DIRECTIONS:
1) Write out the passage of the sub panel grounding post between "I hear you loud" and "insight is appreciated.", inclusive.
2) Decide whether each statement agrees with the sub panel grounding post, answering yes or no and quoting the words that settle it: (a) The sub panel serves a garage. (b) A bonding screw is already installed in the sub panel. (c) The new trench back to the service would run 50 feet.
3) Carry on the forum thread about sub panel grounding from the point where it stops.

[start of PAGE EXCERPT]

I hear you loud and clear. I know what the bonding screw is for. But if there is no ground wire to the sub panel there is no parallel path back to the bonding connection. I just ran across this today and the customer has a 60 amp 3 wire sub panel to a garage with no ground, but has a ground rod and a 6 solid and no bonding screw. I didn't like it at all but hate to leave the panel like it is until proper grounding can be completed. I believe it would be safer to temporarily install the bonding screw until the owner digs a new trench 50 feet back to the service. I'm not saying I would do this because of the liabilities. I was thinking of installing a 60 amp GFCI breaker to feed the sub panel temporarily. Any insight is appreciated.
Thanks


----------



## McClary’s Electrical (Feb 21, 2009)

[end of PAGE EXCERPT]
[start of PROVIDED DATA]

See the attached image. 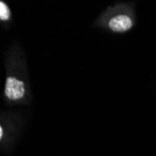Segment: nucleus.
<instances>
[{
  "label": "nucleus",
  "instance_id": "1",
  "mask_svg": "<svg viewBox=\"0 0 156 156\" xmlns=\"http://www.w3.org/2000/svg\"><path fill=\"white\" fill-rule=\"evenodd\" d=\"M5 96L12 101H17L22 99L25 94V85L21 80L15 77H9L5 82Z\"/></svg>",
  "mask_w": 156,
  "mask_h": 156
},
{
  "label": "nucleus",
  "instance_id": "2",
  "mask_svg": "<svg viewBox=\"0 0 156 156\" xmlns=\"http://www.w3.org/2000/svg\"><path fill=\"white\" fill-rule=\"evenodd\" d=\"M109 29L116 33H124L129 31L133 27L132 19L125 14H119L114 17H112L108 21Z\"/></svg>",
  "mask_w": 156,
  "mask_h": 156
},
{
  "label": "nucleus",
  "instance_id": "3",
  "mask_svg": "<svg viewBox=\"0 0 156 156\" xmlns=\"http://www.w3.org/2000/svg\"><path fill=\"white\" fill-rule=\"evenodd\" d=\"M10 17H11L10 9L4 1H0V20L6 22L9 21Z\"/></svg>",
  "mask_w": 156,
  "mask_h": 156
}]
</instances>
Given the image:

[end of PROVIDED DATA]

THE REPLIES:
1)
I hear you loud and clear. I know what the bonding screw is for. But if there is no ground wire to the sub panel there is no parallel path back to the bonding connection. I just ran across this today and the customer has a 60 amp 3 wire sub panel to a garage with no ground, but has a ground rod and a 6 solid and no bonding screw. I didn't like it at all but hate to leave the panel like it is until proper grounding can be completed. I believe it would be safer to temporarily install the bonding screw until the owner digs a new trench 50 feet back to the service. I'm not saying I would do this because of the liabilities. I was thinking of installing a 60 amp GFCI breaker to feed the sub panel temporarily. Any insight is appreciated.

2)
(a) Yes: "the customer has a 60 amp 3 wire sub panel to a garage with no ground"
(b) No: "has a ground rod and a 6 solid and no bonding screw"
(c) Yes: "until the owner digs a new trench 50 feet back to the service"

3)
bring it on said:


> I hear you loud and clear. I know what the bonding screw is for. But if there is no ground wire to the sub panel there is no parallel path back to the bonding connection. I just ran across this today and the customer has a 60 amp 3 wire sub panel to a garage with no ground, but has a ground rod and a 6 solid and no bonding screw. I didn't like it at all but hate to leave the panel like it is until proper grounding can be completed. I believe it would be safer to temporarily install the bonding screw until the owner digs a new trench 50 feet back to the service. I'm not saying I would do this because of the liabilities. I was thinking of installing a 60 amp GFCI breaker to feed the sub panel temporarily. Any insight is appreciated.
> Thanks


If there is no separate grounding conductor back to the service then it is not up to code. There has never been a code cycle since the history of code cycles that allowed the bonding of the grounded conductor to the grounding conductor in a sub panel, attached. Period.


----------



## bloodhound (Aug 6, 2021)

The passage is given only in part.